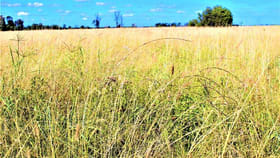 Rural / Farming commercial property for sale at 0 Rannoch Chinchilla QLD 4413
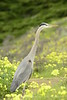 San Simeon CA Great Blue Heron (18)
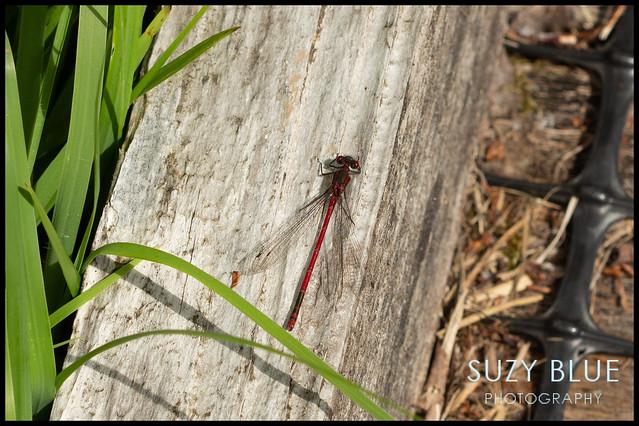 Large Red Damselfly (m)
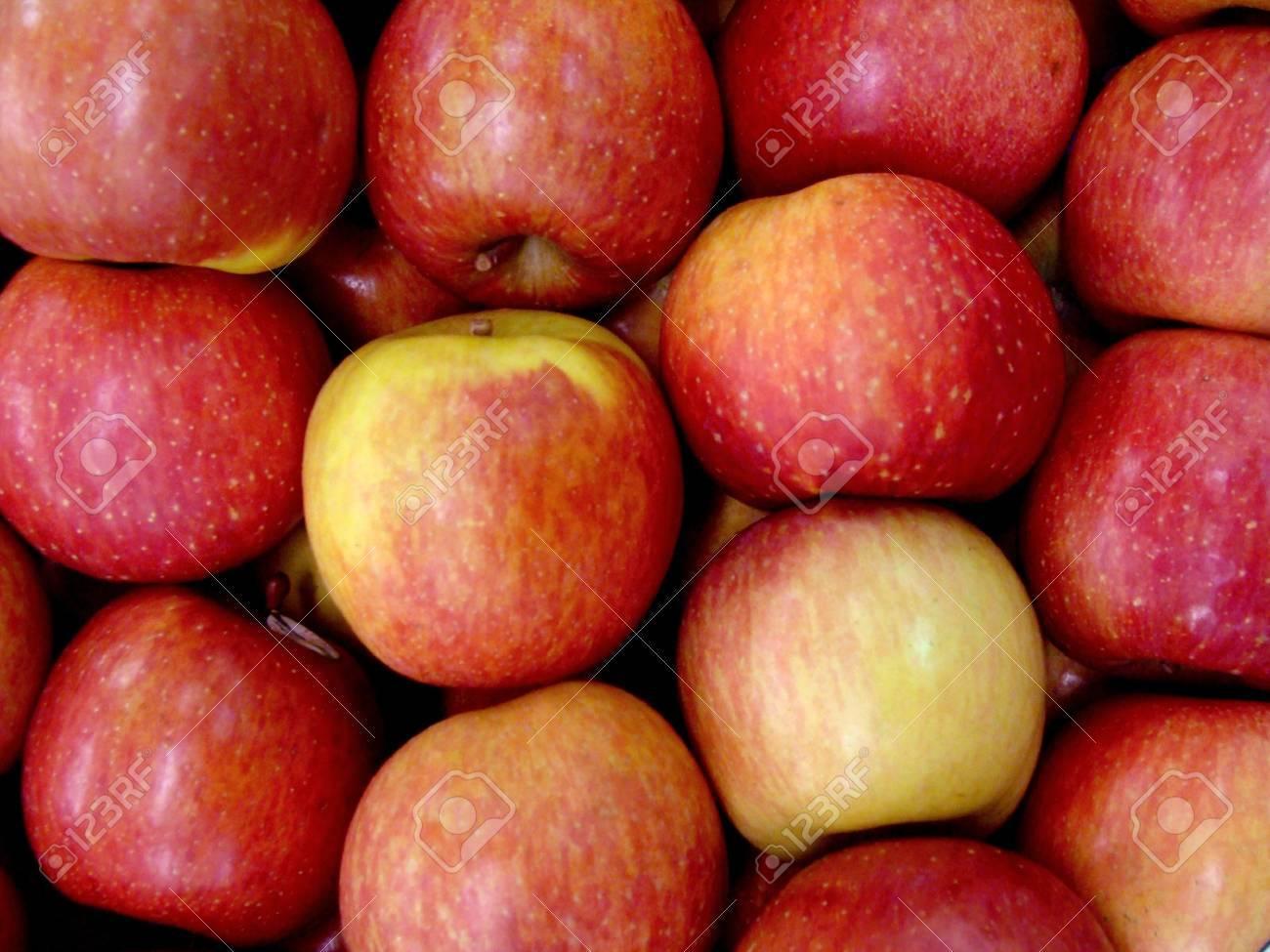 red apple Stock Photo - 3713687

Exercise objective — Return the material word for word, images omitted.

Response to this task —
 Rural / Farming commercial property for sale at 0 Rannoch Chinchilla QLD 4413
 San Simeon CA Great Blue Heron (18)
 Large Red Damselfly (m)
 red apple Stock Photo - 3713687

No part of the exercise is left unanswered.